Anselm passed through the
ornamental gates of Gray’s Inn Gardens. Here, as a young man, he’d dreamed of
standing in the Bailey of being an old hand, a grumpy legend in a tattered
gown. Lying on the grass, he’d cross-examined imaginary foes, breaking them
with imperial courtesy Phantom judges had looked on, mystified by such talent
in one so young. Not much later, he’d found himself walking the same gravelled
lanes, with their unexpected turns, thinking of a flickering space above a
nave, and an attentive silence.

‘Good
afternoon, Father,’ said Inspector Cartwright pleasantly.

Anselm
looked to his right, quickly as if he’d been caught. She was sitting legs
crossed on a bench eating crisps. On her lap was a manila envelope. Her ears
still carried the weight of a child’s affection.

‘Have a
look at these,’ she said. ‘Mrs Glendinning is either playing a game or she’s
being very careful.’

Anselm
sat beside her, one hand searching an upper pocket for his glasses. Relieved by
the unaccustomed sharpness of things, he withdrew a bundle of papers from the
packet. To leave him undisturbed, Inspector Cartwright wandered a short
distance away.

In fact
there were four bundles, each stapled into a kind of booklet. The first was
entitled ‘Nancy’s Treasure’, the second ‘Riley’s Junk’. Both of them comprised
annual returns, covering three successive years, as submitted to Companies
House. Nothing had been flagged or underlined. Anselm flicked through the other
two enclosures. Each was made up of photocopied receipts. Again they were
labelled with the different business names; again the pages unmarked. He
glanced at the dates, noting that each pamphlet spanned the same period framed
by the formal accounts. Puzzled, he checked the envelope again and then said, ‘Isn’t
there a covering letter?’

Inspector
Cartwright licked salt off two fingers and said curtly ‘No.’ She dropped the
crisps packet in a bin and came back to the bench.
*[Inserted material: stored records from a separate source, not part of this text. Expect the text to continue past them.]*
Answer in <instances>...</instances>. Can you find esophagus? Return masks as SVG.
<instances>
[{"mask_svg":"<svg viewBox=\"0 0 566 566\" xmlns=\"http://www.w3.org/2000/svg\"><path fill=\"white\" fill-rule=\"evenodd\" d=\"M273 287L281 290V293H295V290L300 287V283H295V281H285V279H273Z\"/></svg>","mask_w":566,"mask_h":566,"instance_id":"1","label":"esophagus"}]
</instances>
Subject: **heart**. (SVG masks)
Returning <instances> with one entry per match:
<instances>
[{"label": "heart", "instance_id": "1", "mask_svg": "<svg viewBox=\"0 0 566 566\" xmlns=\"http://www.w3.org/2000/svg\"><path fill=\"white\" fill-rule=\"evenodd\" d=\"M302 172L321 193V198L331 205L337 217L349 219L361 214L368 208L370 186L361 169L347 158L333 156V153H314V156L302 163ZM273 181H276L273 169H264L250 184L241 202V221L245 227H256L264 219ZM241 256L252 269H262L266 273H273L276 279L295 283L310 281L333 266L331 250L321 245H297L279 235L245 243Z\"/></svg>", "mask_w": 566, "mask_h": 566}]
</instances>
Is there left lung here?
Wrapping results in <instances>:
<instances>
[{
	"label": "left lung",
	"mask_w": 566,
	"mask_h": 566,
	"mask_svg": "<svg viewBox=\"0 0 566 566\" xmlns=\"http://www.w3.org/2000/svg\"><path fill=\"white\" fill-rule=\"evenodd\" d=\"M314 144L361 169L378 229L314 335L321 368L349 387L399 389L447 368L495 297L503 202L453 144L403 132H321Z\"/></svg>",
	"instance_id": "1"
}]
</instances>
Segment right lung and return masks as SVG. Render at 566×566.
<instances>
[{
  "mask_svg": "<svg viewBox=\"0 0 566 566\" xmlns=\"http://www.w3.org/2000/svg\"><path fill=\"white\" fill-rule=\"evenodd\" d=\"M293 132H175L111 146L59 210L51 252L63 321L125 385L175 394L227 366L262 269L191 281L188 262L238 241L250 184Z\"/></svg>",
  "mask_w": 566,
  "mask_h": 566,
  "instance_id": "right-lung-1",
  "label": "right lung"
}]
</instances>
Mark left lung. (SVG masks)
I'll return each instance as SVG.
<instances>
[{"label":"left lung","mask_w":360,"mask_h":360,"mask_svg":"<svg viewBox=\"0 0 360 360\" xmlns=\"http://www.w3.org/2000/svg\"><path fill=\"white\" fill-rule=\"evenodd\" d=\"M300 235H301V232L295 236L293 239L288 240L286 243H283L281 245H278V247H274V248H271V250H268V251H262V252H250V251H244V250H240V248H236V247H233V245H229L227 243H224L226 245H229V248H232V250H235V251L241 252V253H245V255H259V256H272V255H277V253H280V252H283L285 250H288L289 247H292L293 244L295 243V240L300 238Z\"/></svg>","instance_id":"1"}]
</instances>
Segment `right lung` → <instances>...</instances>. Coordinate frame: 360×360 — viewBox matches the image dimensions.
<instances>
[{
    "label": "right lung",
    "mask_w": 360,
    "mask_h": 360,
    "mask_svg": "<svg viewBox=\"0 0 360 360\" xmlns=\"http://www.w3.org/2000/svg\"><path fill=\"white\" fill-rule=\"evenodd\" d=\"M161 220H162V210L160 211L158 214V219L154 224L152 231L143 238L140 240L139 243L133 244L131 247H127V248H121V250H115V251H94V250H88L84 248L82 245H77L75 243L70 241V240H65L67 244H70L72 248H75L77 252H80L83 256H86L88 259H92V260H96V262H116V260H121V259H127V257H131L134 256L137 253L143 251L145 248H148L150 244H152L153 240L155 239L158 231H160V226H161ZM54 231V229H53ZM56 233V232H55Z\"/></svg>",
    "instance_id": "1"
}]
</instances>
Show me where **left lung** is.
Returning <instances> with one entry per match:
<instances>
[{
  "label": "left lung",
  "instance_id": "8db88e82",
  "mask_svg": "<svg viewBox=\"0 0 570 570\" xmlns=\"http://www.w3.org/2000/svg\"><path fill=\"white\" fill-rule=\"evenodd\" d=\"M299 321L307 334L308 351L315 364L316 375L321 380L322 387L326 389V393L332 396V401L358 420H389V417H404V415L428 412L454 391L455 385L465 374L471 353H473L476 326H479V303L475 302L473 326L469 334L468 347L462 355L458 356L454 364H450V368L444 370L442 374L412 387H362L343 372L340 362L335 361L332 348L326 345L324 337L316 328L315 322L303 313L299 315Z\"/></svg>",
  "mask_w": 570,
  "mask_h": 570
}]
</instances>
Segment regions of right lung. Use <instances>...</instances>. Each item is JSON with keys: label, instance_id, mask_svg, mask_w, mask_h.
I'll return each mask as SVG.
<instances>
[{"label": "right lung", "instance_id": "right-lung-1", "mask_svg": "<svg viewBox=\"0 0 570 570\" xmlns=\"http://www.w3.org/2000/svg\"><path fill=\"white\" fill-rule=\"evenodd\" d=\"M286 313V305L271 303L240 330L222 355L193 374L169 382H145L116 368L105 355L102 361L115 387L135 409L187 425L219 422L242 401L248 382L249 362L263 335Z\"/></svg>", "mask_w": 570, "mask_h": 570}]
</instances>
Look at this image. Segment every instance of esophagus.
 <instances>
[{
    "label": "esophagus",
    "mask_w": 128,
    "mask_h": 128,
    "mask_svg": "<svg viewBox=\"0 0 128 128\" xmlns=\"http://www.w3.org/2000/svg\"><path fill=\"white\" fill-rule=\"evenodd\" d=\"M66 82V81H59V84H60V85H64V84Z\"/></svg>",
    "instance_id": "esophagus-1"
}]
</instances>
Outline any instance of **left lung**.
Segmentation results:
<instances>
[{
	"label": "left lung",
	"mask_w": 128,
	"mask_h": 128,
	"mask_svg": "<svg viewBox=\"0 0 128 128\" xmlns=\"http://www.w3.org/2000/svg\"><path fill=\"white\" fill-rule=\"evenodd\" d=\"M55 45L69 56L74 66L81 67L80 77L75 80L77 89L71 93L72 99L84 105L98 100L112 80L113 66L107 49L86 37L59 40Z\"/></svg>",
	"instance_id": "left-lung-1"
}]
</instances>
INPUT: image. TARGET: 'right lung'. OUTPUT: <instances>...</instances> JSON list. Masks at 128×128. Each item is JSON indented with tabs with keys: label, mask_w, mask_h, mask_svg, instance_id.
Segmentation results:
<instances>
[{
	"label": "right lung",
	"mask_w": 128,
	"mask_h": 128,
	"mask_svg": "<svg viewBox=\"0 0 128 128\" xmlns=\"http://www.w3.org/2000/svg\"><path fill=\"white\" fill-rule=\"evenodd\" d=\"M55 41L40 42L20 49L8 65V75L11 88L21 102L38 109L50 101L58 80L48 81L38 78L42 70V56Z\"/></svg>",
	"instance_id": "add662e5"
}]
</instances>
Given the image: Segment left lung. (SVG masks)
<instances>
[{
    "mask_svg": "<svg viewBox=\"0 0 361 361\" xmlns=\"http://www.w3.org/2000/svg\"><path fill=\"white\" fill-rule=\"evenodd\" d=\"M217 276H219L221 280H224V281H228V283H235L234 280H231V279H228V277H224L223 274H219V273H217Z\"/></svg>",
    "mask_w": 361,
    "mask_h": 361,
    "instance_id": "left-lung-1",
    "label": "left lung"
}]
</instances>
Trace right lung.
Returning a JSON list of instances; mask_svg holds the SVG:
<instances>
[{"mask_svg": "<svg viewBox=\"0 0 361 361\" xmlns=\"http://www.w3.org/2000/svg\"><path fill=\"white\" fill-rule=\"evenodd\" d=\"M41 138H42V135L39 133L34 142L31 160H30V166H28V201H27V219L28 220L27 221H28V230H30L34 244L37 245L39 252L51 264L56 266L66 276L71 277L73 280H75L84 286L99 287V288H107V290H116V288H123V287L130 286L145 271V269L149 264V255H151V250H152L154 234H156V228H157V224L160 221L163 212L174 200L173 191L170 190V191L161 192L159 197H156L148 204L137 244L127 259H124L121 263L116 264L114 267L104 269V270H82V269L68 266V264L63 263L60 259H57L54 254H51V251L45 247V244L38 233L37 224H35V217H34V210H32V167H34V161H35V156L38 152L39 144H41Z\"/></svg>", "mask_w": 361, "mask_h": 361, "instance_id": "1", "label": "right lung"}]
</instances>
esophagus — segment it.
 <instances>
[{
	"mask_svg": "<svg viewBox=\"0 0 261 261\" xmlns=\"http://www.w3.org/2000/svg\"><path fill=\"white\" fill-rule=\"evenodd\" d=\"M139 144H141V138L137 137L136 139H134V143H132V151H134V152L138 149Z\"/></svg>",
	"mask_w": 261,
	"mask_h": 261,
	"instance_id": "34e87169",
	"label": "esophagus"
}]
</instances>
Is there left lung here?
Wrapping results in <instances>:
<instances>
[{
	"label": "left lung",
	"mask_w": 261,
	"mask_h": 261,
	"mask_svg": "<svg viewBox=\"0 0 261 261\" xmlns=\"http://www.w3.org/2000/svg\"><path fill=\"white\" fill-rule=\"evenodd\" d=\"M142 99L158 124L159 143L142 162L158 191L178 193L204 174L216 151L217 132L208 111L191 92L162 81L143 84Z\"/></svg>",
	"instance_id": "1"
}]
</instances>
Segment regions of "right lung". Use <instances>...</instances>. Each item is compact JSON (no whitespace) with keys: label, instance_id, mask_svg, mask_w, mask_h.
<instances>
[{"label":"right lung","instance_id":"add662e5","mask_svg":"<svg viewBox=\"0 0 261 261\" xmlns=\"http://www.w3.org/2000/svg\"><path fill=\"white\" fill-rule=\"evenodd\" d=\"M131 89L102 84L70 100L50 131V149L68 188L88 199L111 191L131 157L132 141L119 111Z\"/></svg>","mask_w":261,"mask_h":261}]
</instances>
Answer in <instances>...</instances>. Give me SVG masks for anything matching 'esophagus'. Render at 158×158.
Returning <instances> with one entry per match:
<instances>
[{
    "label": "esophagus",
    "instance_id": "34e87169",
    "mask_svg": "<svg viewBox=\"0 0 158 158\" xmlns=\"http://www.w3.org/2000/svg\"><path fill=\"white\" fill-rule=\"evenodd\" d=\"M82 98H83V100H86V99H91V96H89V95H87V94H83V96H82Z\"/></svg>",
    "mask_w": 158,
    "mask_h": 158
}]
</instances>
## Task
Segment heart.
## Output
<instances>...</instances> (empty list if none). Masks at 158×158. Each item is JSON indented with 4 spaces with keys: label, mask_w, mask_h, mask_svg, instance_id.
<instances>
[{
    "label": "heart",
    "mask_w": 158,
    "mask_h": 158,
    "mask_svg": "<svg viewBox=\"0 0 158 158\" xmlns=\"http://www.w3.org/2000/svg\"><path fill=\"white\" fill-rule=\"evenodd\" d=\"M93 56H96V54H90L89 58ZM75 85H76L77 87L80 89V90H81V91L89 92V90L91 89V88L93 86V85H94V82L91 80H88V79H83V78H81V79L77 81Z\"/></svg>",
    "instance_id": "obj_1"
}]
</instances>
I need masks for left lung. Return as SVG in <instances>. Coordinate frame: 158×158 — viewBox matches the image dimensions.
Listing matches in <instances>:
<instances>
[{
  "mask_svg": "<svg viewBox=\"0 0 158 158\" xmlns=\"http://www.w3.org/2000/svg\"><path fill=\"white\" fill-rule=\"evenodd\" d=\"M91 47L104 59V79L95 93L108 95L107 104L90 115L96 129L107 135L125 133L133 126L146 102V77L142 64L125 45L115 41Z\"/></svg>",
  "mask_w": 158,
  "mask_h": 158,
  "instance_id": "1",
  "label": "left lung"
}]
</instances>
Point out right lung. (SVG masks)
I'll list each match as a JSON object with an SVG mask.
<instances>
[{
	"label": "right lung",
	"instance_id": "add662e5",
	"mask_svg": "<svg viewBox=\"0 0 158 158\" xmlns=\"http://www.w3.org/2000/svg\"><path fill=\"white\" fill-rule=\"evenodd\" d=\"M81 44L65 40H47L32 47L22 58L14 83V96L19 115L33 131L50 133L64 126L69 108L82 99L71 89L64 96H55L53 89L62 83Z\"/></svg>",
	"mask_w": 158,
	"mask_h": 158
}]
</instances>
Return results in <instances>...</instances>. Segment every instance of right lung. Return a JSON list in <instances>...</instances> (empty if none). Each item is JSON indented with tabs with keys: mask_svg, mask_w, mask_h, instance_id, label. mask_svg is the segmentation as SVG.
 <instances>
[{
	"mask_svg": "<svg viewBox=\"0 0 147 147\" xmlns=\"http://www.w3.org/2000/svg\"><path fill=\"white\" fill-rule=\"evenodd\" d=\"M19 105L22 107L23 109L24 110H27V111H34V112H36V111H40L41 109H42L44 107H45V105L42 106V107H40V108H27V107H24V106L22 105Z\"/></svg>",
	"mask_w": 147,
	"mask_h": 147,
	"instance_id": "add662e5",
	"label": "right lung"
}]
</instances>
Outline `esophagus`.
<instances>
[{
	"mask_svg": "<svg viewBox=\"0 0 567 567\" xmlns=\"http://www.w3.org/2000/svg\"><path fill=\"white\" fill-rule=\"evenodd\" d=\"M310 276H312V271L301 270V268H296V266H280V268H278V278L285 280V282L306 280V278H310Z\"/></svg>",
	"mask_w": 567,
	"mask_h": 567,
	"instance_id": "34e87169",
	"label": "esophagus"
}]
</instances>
She modified her answer. ‘Well,
there was a signed compliments slip. The explanation of the figures must be
with George Bradshaw’

‘But
why separate the evidence from its meaning?’ mused Anselm.

‘My
guess is that Mrs Glendinning didn’t trust the person she asked to send it.’

‘Then
why approach whoever it was in the first place?’

‘Maybe
he or she — like you and I — was involved in the original trial.’

Anselm
took off his glasses and returned to a universe that was faintly and agreeably
blurred. ‘But why send the packet at all? Why not give the lot to George
Bradshaw?’

Inspector
Cartwright replied instantly: ‘Maybe she foresaw that a man with half a memory
might get lost before he was found.’

That
sounded rather biblical, a thought that might have slowed Anselm down, but he
was suddenly close upon Elizabeth’s heels and his mind lurched forward. ‘Which
means that the figures you’ve received should speak for themselves.’

‘I
agree, but they don’t — at least not to me. I’ve seen the Companies House stuff
already so I assume the trick is in the receipts.

Anselm
turned the pages with an air of deep concentration. In fact, without his
glasses, he couldn’t quite make out the numbers. He grimaced significantly.

‘Would
you examine them?’ asked Inspector Cartwright, checking her watch. ‘You might
have one of those visions.’

After
she’d gone, Anselm wondered why he hadn’t told Inspector Cartwright about the
letter he’d received himself. There had been nothing to suggest that the visit
to Mrs Dixon should be confidential. But he knew that he should say nothing.
Why? He took a pleasant path between the Georgian buildings where, as a
student, he’d dreamed of greatness, and he came to the strange conclusion that
he was entering Elizabeth’s mind; that he was beginning to sense her will, if
not the reason for her calculations.